Слава была подлинная,
славы было полно,
но следующего подвига
мне не суждено.
Меня охраняют от гибели,
живого отлили в медь.

Я тяготения имени
не в силах преодолеть…
Неужто почётным праведником
показываться в толпе
и стариться памятником
самому себе? –
речи, приёмы, застолья
на весь отпущенный век…
Но я ведь не только история,
я живой человек!
Простите меня, начальники,
Родина и народ,
позвольте вы мне нечаянный
ещё хоть один полёт!
Полна моя молодость истиной,
что верить нельзя в предел…

Не вынес я славы пожизненной.
Я жить перед смертью хотел.

Феликс Чуев
…Тихо, люди. Наступает это.
Он уходит за особенный порог.
Все военные, все лётчики планеты,
козырьки надвиньте –
и под козырёк.
Наступает, надвигается минута.
Площадь Красная – туда не подойдёшь.
Только залпы слышу главного салюта,
дрожь земли
и тихий первый дождь.
Не какого-то Икара-фаталиста,
не безудержно-слепого игрока –
мы сегодня провожаем коммуниста
в завоёванные подвигом века.

Всё естественно, по мнению летящих.
Авиация нещадна, как война.
Только солнечно-красивых, настоящих
забирает, ненасытная, она.

Плачет мама.

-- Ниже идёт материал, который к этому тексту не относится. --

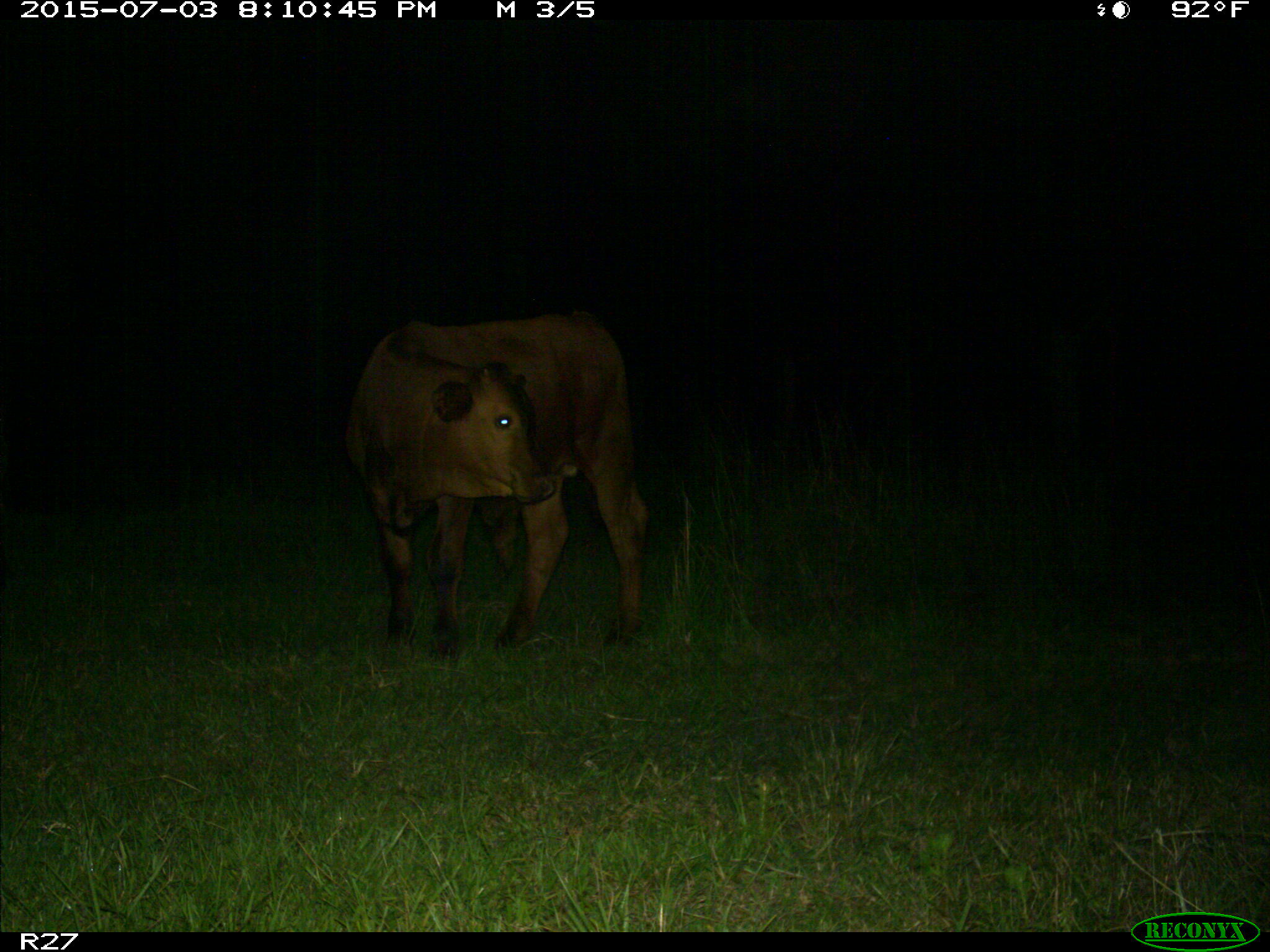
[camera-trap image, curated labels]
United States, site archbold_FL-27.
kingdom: Animalia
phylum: Chordata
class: Mammalia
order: Artiodactyla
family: Bovidae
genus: Bos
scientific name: Bos taurus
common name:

Сын не ступит за калитку,
не порадуется с батькой на поля.

Озарённая Гагаринской Улыбкой,
голубая,
будет вечно плыть Земля!

Плачет Валя, будто в чём-то виновата, –
не отвадила от неба, не смогла.

…Русый парень,
по-гагарински крылатый,
улыбается на плоскости крыла.

Он прожил 34 года,
как Чкалов.

1968

Юрий Гагарин
Ярослав Смеляков
В одном театре, в тёмном зале,
неподалёку под Москвой
тебя я видел вместе с Валей,
ещё женой, уже вдовой.

И я запечатлел незыбко,
как озаренье и судьбу,
и эту детскую улыбку,
и чуть заметный шрам на лбу.

Включив приёмник наудачу,
средь волн эфира мировых
вчера я слушал передачу
кружка товарищей твоих.

Они, пробившись к нам сквозь дали,
не причитали тяжело,
а только медленно вздыхали,
как будто горло им свело.

И эти сдержанные вздохи
твоих подтянутых друзей –
как общий вздох одной эпохи,
как вздох морей и вздох полей.

Я видел сквозь туман московский
как раз тридцатого числа,
как тяжкий прах к стене Кремлёвской
печально Родина несла.

Ты нам оставил благородно,
уйдя из собственной среды,
большие дни торжеств народных
и день одной большой беды.

1968

Несколько слов о Циолковском
Ярослав Смеляков
В те дни, когда мы увлечённо
глядим на небесную гладь,
я должен о старом учёном
хоть несколько строк написать.

Напомнить о том человеке,
что жизнь проработал сполна
ещё в девятнадцатом веке
и в наши потом времена.

Он путь пролагал без оглядки
к светилам, мерцавшим во мгле,
старик, в неизменной крылатке
ходивший по нашей земле.

Ах, сколько ума и старанья
и сколько недюжинных сил
ещё в одиночку, заране,
он в вас, корабли мирозданья,
и в вашу оснастку вложил!

Ему б полагалась за это
(да некого тут упрекать)
при запуске первой ракеты
на месте почётном стоять.

Ему бы, шагнув через время,
войти, как в себя, в этот год
и праздновать вместе со всеми
её межпланетный полёт…

Я знаю неплохо, поверьте,
и спорить не думаю тут,
что нету у гениев смерти
и мысли их вечно живут.

Я всё это знаю, и всё же
сегодня печалит меня,
что сам прорицатель не дожил
до им предречённого дня.

Начало
Павел Железнов
Американский с советским
сошлись корабли на орбите.
Этот полёт совместный
давно Циолковский предвидел.
Трудились – впервые в Истории –
там, где звёзд многоточие,
в космической лаборатории
двух держав звездолётчики…
В Калуге на улице Брута,
в Москве на Садово-Спасской
начало звёздных маршрутов,
тогда казавшихся сказкой.
Ещё наша Родина Азией
считалась у западных стран,
ещё в Европе фантазией
считали ленинский план.
Ещё не забылась Гидра,
что с плакатов кричала,
когда под именем ГИРДА
возникло это начало.
Слово ГИРД, чьё значение
прочтёте в журнале, в книге ли:
Группа изучения
реактивных двигателей, –
тогда на листе фанеры
читалось в подвале старом:
Группа инженеров,
работающих даром.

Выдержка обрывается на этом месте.